Strateginya berhasil. Agness Chipamba terlibat dalam proyek taman sekolah di Malawi tengah. Dia melaporkan bahwa banyak siswa sekarang telah mengatur kebun halaman belakang mereka sendiri di rumah dan keluarga mereka sekarang memiliki sayuran sepanjang tahun. Sebelumnya, makanan seperti itu hanya tersedia di musim hujan, katanya. Perbedaan besar adalah bahwa orang tidak lagi bergantung pada sayuran yang dibawa dari tempat lain. “Kami dapat memberi makan diri kami sendiri dengan makanan yang kami tanam di sini.” Beberapa tukang kebun juga mulai menjual produk di pasar lokal.
Kekurangan gizi adalah masalah serius di Malawi. Dari anak-anak balita, 37 % terhambat, menurut data PBB. Hal-hal telah perlahan-lahan membaik, karena pangsa itu adalah 53 % pada tahun 2004, seperti yang ditunjukkan Felix Pensulo dari Departemen Kesehatan. Kemajuan lebih lanjut jelas diperlukan. Pada saat yang sama, kelebihan gizi juga semakin mengkhawatirkan.

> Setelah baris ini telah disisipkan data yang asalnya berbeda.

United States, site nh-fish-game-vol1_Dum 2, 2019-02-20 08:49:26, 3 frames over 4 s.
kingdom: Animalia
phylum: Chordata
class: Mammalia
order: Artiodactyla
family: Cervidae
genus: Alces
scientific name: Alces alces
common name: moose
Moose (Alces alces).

Pemerintah memperhitungkan bahwa 21 % dari populasi kelebihan berat badan. Pada tahun 1992, itu hanya berlaku sembilan persen. Ada kesenjangan pedesaan-perkotaan, dengan obesitas lebih memengaruhi kota-kota. Pensulo mencatat bahwa banyak masyarakat perkotaan yang menolak makanan tradisional. Mereka berpikir bahwa sayuran, buah-buahan dan umbi-umbian asli adalah makanan bagi masyarakat miskin pedesaan. Di mata mereka, makanan kaleng, sayuran eksotis, dan makanan siap saji adalah tanda kemakmuran.
Untuk memastikan lebih banyak orang memahami apa itu diet sehat, kementerian kesehatan sedang mengerjakan silabus nutrisi. Ia ingin mata pelajaran itu diajarkan di sekolah dasar dan menengah dan juga di perguruan tinggi. Pensulo mengatakan bahwa perempuan sangat penting. Studi menunjukkan bahwa mereka yang pergi ke sekolah tidak mungkin memiliki anak yang kekurangan gizi. “Mereka akan bisa merawat mereka,” kata Pensulo. Oleh karena itu, pemerintah tidak ingin anak perempuan putus sekolah.
Dalam konteks ini juga, kebun slow food terbukti berharga. Efek samping yang mengejutkan dari proyek ini adalah beberapa anak putus sekolah mulai menghadiri kelas lagi. Khoza melaporkan bahwa pendaftaran sekolah diuntungkan oleh antusiasme anak-anak untuk menanam makanan sehat mereka sendiri. Kebun sekolah tersebut pun bisa diaplikasikan di Indonesia karena keragaman hayati dan status negara agraris membuat mudah untuk mengembangkan tanaman sepanjang masa. Hal ini juga akan mempermudah gerakan slow food Indonesia diterapkan di Indonesia.